Text block:
____________

Jack Straw Responds to Alex Salmond with Blatant Lie
Jack Straw continues to lie about his involvement with torture. On Sunday, Alex Salmond told Alex Marr on the BBC that an inquiry must discover what Straw and Blair knew. On Monday Straw responded in the Guardian:
Straw said Salmond’s comments were completely untrue. “The British government was never complicit nor condoned torture or other ill-treatment of detainees wherever they were held,” he said.
I can offer absolute and definitive proof that Straw is lying (redactions made by FCO):
The Foreign Secretary was Jack Straw. Simon MacDonald was his Private Secretary in the FCO.
It has been a source of astonishment to me that journalists are prepared to continue to publish Straw’s denials of involvement in torture, when there is indisputable documentary proof that he is lying. I offered these documents to the Guardian years ago, but was not surprised when that Blairite rag refused to publish.
I was however surprised by this. When Straw criticised Salmond on Monday, I immediately offered these documents to the National as proof that Straw was lying. The National too refused to publish. Firstly they said that they had to consult their lawyers about whether the government would sue them. Then they said they could not work out how to condense the information into a short article (which begs the question why it had to be short). They then said they were too busy.
The reason I did not post for a week was that I was extremely dejected to receive an instant rejection, without interview, for the post of Chairman of the Scottish Human Rights Commission. This is an appointment of the Scottish Parliament and the decision is made by a committee of Scottish MSPs. It is a job for which I undoubtedly meet all the published requirements. I lecture regularly on human rights all round the world, and have been called to give evidence in person to the UK Parliamentary Joint Committee on Human Rights, the European Parliament and the Council of Europe. I have a great deal of senior level public sector management experience, also a requirement.

____________

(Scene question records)
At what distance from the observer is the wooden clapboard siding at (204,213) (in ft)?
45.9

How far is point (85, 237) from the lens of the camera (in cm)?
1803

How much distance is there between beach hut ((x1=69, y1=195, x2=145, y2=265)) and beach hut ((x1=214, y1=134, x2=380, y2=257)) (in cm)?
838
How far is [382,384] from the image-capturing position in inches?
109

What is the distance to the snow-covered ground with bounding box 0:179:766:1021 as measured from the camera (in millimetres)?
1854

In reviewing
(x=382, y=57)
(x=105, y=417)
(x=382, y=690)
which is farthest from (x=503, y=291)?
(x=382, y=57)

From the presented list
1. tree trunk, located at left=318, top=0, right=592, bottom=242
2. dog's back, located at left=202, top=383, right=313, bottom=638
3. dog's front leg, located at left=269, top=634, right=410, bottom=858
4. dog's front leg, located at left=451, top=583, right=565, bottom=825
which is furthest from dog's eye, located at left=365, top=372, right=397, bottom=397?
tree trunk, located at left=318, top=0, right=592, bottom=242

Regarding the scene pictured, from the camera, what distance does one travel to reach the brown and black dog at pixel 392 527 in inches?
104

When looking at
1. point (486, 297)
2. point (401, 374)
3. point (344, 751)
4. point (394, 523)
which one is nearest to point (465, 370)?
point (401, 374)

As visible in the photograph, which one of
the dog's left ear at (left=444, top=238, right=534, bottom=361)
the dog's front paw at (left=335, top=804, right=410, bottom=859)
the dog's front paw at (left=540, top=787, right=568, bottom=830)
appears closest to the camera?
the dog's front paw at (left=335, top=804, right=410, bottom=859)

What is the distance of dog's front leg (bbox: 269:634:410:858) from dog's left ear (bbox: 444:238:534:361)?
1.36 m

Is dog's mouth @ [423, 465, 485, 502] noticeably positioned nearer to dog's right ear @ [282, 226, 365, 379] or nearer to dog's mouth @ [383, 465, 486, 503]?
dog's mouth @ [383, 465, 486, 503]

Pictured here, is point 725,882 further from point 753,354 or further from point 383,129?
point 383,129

____________

Required actions:
a. For the post about Jack Straw, say whether each statement agrees with it: (i) Alex Salmond spoke to Alex Marr on the BBC on a Sunday; (ii) The National ran the documents after checking with its lawyers; (iii) Simon MacDonald served as Jack Straw's Private Secretary in the FCO. Answer yes or no for each and quote the words that decide it.
b. Pick up the post about Jack Straw after its final sentence and write the next paragraph.

Task-by-task answers:
a.
(i) Yes: "On Sunday, Alex Salmond told Alex Marr on the BBC that an inquiry must discover what Straw and Blair knew."
(ii) No: "The National too refused to publish."
(iii) Yes: "Simon MacDonald was his Private Secretary in the FCO."

b.
When I published a few weeks ago that I had been considering my future while in Ghana, it was because I was considering applying for the job on the Scottish human rights commission. That would have entailed going back to being a public servant and ceasing political activity, including giving up this blog. I certainly can do this – for the 21 years I was in the FCO, nobody except those close to me knew my political views. I decided eventually that the chance to work on human rights in a positive way might enable me to do more good in the world than I am achieving as a campaigner. I definitely did not expect to get the job, but could not apply honestly without interrogating myself as to whether I really was prepared to meet the conditions.
I did not however expect an out of hand rejection for a position for which I was not only qualified but which was also junior and less well paid than previous public appointments I had held.
I did not necessarily expect to get the job, but to be refused without being interviewed is not something I expected, and it hit me hard. As a whistleblower you become a non-person. That is why the media publishes Straw’s denials of all knowledge of torture despite the existence of these documents. It is unpleasant to be a non-person, who cannot even be interviewed for a job for which they are abundantly qualified.
The SNP plainly have a major problem with me as a member. Before the SNP Conference in Aberdeen, I was approached by the Embassy of Ecuador. They wished to have a meeting with the SNP on behalf of the alliance of seven South American states including Ecuador, Venezuela, Cuba and Bolivia who have a broadly anti-imperialist stance and were interested in learning about the Scottish independence movement with a view to possible cooperation in international fora. It so happened the Spanish acronym of this group is ALBA! The Embassy know me through Julian Assange and I was their only contact in the SNP, so they asked me to arrange the meeting. I emailed every suitable SNP contact I could think of, and made a number of phone calls, over a four week period. I eventually received a one line rejection, and had to host the Ambassador myself (apart from a short reception the SNP hosted for the diplomatic corps, to which I was refused entry).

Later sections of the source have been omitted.